Tuesday, April 26, 2016

Trans-Trans-Genderism


If you're male, and you love country-western music, you just might be trans-gendered.

If you're a woman, and you love watching football on TV, you just might be trans-gendered.

I read an article yesterday in which the author assumed that aberrations within traditional masculine and feminine hobbies could be sufficient justification for trans-genderism.  Actually, the more widespread trans-genderism becomes in our sociopolitical narrative, I hear this assumption a lot.  Especially from people who are supposed to know better.

In other words, according to this assumption, if you're a boy but you like music - which our society says is a feminine predisposition - then maybe you might be trans-gender.  At least, that's the bottom-line rationale.  And if you're a girl, but you like sports, then you're "butch," and very much on the brink of trans-genderism.

After all, true boys should enjoy manly things, and true girls should enjoy feminine things.

But when our likes cross these gender lines established by society, is that indicative of trans-genderism?

Isn't that notion something at which liberals used to scoff?  And not too long ago, either.  Remember the battle of the sexes?  You mean women want to work outside the home?  Conservatives used to be the ones who said that was a weird notion; that a woman's place was in the home.  Liberals were the ones who claimed a woman could still be a woman even if she didn't feel fulfilled doing housework.  After all, employment shouldn't be a question of gender, but competence, right?

But now, liberals say if you don't feel feminine, or masculine, then you're cross-gender.

See what happens when we let society write the rules?

Two friends of mine got married this weekend.  One of them is a wonderful singer and performer in community theater.  The other is getting ready to enter the police academy in suburban Dallas.  Now, quick:  which one did you peg as the bride, and which one the groom?

True, the bride recently graduated with a degree in music, but she's headed off to join the police department in Irving, Texas, where the Dallas Cowboys used to play.  Her husband is a career fire-fighter for the city of Dallas, and as a hobby, he's sung in church choirs for years, and acted in local stage productions for almost as long.

They're both good-looking, and about as representative of their respective gender's best physical qualities as you could want.  And yes, he's a man, and she's a woman, and they're definitely not trans-gender.

Hey, here's a progressive notion for you:  It's okay for a guy to like acting in community theater and still consider himself a guy.  It's okay for a beautiful woman to pursue police work, and still consider herself a beautiful woman.

Trans-genderism used to be a rare biological abnormality in which a person's original reproductive apparatus and chromosomes didn't all jive.  But now, somehow, in a direct affront to those few people struggling with legitimate trans-gender issues, the liberal line is this:  If you feel like a man, but you've got all the equipment necessary to give birth to a human being, then it's still cool to say you're a dude.

And if you're a dude, but you've got feelings for womanhood despite your lack of baby-birthing equipment, then it's warm and fuzzy to say you're a lady.

Folks, this is not science.  This is nothing but twisted socialization.  This is a perversion of ideas pertaining to what makes a man a man, and a woman a woman.  Gender roles aren't about emotion, or hobbies, or talents.  It's not even about the types of clothes in which you feel comfortable.

Do we have to start drawing pictures again?  Don't they teach anatomy in school anymore?

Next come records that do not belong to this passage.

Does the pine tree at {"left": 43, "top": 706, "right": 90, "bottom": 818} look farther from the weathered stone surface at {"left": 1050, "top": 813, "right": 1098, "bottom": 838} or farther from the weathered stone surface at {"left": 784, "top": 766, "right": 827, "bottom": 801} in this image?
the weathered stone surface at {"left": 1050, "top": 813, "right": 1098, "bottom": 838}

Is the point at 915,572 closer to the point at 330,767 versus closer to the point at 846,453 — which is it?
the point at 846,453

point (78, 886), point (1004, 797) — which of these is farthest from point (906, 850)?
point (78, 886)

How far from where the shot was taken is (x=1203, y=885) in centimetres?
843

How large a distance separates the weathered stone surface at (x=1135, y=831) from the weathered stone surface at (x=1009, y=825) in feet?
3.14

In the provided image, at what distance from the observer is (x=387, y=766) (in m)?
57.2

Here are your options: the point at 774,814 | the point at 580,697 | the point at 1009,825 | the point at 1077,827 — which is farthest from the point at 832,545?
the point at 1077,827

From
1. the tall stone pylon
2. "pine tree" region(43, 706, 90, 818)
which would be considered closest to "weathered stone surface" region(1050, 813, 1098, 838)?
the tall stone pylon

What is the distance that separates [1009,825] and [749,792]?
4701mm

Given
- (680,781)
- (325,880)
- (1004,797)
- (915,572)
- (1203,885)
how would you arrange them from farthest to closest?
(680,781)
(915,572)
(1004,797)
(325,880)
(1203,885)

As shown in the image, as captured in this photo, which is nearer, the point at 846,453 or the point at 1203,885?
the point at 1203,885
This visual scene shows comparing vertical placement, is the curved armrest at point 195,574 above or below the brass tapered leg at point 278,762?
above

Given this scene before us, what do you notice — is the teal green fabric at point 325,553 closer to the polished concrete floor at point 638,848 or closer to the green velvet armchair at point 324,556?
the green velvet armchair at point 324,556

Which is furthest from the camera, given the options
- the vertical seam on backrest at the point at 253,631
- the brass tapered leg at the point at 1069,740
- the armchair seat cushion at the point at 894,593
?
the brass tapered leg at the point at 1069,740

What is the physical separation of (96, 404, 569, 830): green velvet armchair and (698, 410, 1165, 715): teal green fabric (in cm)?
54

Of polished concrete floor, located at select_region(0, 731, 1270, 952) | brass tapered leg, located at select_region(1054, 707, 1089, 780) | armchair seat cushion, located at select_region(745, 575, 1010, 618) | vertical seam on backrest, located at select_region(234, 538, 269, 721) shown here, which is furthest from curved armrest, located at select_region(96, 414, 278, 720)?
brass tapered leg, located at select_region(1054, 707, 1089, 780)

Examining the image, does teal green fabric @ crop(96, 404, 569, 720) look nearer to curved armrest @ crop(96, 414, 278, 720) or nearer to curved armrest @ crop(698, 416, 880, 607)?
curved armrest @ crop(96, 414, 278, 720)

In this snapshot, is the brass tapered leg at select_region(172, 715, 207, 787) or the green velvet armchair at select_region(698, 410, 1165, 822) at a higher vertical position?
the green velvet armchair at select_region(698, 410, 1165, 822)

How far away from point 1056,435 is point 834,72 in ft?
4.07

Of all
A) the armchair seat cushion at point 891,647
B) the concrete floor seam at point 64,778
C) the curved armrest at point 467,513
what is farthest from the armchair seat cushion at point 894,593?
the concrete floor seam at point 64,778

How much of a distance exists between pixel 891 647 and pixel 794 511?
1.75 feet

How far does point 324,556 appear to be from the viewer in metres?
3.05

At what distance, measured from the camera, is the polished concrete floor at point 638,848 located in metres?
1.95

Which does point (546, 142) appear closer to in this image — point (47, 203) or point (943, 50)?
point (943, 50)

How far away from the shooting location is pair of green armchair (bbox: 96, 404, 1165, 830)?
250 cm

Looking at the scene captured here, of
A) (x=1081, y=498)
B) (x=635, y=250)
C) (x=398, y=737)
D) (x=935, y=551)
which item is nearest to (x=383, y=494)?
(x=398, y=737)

You're not a man because you like football.  And you're not a woman if you don't.  Listening to songs about jilted lovers sung with a lilting twang doesn't make you a cowboy any more than it makes you feminine.

You'd think progressive liberals would be the ones holding the line against unfair gender-skewed presumptions here.

As it is, we've got yet another reason to acknowledge the obvious:  Not only does our genitalia actually mean something about who we are, and who we aren't.  But society can do a really lousy job with our socialization.

This isn't a theological issue, or a political issue, or a moral issue, as much as it is a basic issue of civilized maturity:  Males have the insertion device, and females have the device into which the insertion device is, um, inserted.

Folks, I'm not being flippant here, but this is not difficult, or complex.  It's really not.  And because it's not complex, we've been able to survive pretty well using some fairly basic rooms with porcelain devices designed to accommodate basic bodily outputs and those output devices.

Until now.  All of a sudden, choosing a public bathroom has almost nothing to do with actually eliminating bodily waste in relative privacy.  Suddenly, being part of an "advanced" society has transformed going to the bathroom into a brave new social experiment.

With this type of myopic social regression, ISIS won't have to attack us to ruin Western civilization.